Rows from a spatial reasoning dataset
╭──

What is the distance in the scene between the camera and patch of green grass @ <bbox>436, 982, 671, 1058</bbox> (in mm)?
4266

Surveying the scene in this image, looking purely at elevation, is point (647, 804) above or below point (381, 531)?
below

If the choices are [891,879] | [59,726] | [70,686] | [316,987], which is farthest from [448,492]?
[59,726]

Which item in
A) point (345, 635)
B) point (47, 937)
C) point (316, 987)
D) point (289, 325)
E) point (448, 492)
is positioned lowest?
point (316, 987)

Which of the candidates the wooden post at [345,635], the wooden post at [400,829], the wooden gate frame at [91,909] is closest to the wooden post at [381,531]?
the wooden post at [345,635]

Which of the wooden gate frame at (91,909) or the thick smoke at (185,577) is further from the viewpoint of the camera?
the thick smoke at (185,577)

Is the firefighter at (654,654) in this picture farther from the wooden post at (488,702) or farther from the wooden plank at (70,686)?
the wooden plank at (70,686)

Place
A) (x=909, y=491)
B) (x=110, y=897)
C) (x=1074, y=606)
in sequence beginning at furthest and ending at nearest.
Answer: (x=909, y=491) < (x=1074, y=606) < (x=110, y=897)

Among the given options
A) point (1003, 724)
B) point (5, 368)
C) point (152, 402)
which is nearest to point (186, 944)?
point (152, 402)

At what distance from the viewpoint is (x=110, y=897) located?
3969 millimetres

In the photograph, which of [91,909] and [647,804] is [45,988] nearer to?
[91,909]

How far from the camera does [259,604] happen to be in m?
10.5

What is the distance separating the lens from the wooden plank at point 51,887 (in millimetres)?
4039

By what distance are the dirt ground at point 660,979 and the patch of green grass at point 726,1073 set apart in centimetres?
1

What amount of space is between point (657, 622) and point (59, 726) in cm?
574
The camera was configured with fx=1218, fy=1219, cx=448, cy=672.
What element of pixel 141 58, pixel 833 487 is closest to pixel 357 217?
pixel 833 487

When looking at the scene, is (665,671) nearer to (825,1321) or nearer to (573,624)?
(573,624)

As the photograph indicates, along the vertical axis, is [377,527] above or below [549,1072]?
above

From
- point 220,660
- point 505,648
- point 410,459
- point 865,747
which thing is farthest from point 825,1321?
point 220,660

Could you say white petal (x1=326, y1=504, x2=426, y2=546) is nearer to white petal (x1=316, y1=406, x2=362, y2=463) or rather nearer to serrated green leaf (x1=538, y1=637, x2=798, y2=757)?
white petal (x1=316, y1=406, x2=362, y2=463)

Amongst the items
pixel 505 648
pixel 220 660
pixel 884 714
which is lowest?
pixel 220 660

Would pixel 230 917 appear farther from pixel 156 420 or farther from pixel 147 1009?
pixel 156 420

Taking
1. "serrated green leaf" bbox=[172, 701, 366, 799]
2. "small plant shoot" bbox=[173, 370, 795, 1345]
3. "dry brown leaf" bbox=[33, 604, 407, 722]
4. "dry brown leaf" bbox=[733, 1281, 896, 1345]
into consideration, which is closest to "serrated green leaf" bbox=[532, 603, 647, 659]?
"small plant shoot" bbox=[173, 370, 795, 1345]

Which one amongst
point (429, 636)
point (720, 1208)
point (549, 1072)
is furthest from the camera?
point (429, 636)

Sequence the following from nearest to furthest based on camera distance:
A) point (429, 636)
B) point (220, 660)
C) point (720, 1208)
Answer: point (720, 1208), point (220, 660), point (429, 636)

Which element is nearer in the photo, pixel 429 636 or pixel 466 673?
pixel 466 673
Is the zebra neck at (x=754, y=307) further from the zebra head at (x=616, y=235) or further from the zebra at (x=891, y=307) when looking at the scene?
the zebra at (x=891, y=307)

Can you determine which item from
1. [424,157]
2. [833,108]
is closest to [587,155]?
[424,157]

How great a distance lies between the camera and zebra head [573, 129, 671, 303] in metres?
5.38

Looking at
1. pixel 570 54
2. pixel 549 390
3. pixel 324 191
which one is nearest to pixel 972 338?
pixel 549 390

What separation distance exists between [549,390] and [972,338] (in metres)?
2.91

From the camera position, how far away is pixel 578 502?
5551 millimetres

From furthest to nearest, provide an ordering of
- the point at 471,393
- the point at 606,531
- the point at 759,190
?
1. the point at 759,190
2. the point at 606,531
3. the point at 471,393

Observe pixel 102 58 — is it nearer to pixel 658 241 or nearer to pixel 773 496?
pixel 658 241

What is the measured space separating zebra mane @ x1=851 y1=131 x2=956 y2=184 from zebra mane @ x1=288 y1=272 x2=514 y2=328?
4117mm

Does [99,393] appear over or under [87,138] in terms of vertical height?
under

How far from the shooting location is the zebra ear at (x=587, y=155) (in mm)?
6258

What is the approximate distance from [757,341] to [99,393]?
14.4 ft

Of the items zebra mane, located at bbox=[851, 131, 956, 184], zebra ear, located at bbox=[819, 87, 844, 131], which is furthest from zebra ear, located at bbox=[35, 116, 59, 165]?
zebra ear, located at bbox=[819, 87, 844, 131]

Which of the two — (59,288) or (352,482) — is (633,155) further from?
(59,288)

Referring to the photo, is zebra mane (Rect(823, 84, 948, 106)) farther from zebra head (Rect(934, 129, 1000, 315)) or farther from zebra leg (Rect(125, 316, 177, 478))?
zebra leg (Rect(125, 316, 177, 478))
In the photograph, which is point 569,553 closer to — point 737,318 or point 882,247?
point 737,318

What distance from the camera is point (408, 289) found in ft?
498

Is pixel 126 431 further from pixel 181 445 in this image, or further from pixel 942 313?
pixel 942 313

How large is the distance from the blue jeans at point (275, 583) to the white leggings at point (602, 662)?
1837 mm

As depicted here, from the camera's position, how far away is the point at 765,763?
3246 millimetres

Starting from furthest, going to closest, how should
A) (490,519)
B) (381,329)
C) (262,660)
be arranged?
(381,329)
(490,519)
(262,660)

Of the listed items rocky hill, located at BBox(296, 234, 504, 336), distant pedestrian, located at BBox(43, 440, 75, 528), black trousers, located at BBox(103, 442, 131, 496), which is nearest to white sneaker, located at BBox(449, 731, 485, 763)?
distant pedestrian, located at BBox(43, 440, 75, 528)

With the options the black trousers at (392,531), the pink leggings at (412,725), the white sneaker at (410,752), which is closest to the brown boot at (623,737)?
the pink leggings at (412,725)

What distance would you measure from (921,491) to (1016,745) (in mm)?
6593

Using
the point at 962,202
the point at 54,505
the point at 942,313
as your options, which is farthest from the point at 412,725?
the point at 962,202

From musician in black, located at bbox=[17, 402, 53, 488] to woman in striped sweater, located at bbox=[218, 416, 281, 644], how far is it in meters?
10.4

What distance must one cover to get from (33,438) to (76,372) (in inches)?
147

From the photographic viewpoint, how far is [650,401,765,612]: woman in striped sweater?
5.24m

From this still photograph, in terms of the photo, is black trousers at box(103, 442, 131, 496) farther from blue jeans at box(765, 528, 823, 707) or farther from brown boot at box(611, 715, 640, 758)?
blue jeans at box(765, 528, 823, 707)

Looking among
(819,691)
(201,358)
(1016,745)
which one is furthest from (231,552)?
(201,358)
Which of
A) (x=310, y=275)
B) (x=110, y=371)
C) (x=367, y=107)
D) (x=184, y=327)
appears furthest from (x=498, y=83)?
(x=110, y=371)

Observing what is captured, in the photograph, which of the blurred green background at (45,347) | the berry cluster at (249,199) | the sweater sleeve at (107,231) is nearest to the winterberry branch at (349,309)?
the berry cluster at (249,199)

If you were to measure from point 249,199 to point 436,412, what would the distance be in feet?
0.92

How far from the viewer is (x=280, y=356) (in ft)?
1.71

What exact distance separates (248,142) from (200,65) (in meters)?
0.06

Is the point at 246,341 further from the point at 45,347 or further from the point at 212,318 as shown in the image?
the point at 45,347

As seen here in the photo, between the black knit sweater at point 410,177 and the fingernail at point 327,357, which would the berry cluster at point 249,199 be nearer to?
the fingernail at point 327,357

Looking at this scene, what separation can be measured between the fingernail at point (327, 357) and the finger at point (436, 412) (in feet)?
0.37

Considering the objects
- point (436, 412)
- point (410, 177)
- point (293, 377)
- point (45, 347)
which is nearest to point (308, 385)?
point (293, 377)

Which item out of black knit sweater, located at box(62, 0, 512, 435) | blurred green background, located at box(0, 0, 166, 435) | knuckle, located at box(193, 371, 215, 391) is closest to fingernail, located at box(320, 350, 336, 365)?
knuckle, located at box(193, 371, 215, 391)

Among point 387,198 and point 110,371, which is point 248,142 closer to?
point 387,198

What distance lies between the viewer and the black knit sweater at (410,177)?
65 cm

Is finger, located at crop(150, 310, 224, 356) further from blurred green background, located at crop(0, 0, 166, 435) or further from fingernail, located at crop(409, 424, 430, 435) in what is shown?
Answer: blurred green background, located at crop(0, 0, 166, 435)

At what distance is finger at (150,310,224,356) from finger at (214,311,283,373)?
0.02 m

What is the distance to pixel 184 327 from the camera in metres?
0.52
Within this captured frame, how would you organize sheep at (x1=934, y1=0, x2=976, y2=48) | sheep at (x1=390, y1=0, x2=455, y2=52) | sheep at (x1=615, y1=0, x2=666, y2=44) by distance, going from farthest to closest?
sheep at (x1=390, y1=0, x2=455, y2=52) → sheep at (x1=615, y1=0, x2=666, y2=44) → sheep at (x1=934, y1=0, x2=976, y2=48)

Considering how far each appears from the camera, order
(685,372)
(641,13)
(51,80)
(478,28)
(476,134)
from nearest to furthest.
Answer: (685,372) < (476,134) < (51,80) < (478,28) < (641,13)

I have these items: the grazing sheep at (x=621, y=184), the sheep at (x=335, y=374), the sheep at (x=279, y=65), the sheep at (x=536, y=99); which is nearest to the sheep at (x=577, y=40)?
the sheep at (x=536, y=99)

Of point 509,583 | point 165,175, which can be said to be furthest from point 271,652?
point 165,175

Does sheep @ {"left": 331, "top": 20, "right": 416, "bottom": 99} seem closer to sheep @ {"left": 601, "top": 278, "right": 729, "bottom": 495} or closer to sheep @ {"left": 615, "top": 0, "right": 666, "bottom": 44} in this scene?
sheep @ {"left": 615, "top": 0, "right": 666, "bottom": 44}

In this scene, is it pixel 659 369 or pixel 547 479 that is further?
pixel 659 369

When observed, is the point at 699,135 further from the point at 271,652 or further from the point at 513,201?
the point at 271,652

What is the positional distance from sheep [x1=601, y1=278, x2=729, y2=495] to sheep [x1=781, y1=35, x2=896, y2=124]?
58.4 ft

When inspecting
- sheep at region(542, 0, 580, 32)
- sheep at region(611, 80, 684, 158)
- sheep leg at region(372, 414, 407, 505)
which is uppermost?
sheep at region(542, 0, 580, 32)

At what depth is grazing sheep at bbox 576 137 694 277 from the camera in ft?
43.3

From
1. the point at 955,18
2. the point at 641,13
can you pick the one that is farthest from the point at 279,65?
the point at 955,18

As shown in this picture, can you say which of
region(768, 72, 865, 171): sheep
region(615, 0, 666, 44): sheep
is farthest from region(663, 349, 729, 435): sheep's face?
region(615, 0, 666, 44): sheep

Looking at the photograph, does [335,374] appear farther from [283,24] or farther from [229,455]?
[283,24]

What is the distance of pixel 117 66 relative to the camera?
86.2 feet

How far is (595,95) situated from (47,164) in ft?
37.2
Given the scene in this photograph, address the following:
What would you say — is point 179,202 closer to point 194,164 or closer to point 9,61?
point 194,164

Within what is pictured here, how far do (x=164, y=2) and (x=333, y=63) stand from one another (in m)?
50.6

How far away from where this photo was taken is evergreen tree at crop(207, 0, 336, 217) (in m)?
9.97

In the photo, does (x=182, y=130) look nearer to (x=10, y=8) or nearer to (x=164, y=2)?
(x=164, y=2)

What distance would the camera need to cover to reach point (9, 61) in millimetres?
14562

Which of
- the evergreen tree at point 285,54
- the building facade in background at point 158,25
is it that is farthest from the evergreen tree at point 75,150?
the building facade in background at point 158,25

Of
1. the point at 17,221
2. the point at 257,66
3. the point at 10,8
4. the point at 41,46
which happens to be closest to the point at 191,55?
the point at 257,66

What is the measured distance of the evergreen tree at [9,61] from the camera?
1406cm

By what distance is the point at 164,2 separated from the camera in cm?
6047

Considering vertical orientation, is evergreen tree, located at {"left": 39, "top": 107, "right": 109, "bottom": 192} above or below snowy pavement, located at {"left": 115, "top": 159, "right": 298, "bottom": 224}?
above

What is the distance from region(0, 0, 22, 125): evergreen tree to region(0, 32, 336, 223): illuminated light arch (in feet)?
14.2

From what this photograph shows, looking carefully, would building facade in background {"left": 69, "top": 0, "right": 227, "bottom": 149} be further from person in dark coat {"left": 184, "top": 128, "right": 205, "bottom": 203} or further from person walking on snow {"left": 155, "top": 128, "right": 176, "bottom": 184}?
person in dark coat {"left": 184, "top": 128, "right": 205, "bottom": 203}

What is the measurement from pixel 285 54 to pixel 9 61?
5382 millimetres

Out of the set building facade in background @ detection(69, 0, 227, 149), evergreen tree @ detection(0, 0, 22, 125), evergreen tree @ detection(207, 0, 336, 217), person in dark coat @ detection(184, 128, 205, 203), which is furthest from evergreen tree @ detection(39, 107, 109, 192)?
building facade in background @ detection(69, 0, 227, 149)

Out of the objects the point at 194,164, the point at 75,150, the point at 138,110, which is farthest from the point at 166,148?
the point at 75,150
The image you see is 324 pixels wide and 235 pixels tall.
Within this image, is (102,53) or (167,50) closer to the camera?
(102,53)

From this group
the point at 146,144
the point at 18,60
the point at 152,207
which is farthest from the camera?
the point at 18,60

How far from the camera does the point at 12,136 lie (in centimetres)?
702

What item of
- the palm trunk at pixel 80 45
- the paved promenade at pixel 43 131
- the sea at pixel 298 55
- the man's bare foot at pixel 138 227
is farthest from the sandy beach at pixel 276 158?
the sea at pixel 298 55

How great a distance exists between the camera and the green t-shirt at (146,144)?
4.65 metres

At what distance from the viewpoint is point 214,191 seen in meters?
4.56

╰──

PROBLEM TO WORK ON - What needs duplicating is the run of lines from the one containing "Out of the objects" through the last line of the entries above, exact and complete.

COMPLETE ANSWER -
Out of the objects the point at 194,164, the point at 75,150, the point at 138,110, which is farthest from the point at 166,148?
the point at 75,150
The image you see is 324 pixels wide and 235 pixels tall.
Within this image, is (102,53) or (167,50) closer to the camera?
(102,53)

From this group
the point at 146,144
the point at 18,60
the point at 152,207
which is farthest from the camera?
the point at 18,60

How far from the camera does the point at 12,136 lie (in centimetres)?
702

What item of
- the palm trunk at pixel 80 45
- the paved promenade at pixel 43 131
- the sea at pixel 298 55
- the man's bare foot at pixel 138 227
is farthest from the sandy beach at pixel 276 158?
the sea at pixel 298 55

How great a distance exists between the camera and the green t-shirt at (146,144)?
4.65 metres

At what distance from the viewpoint is point 214,191 seen in meters?
4.56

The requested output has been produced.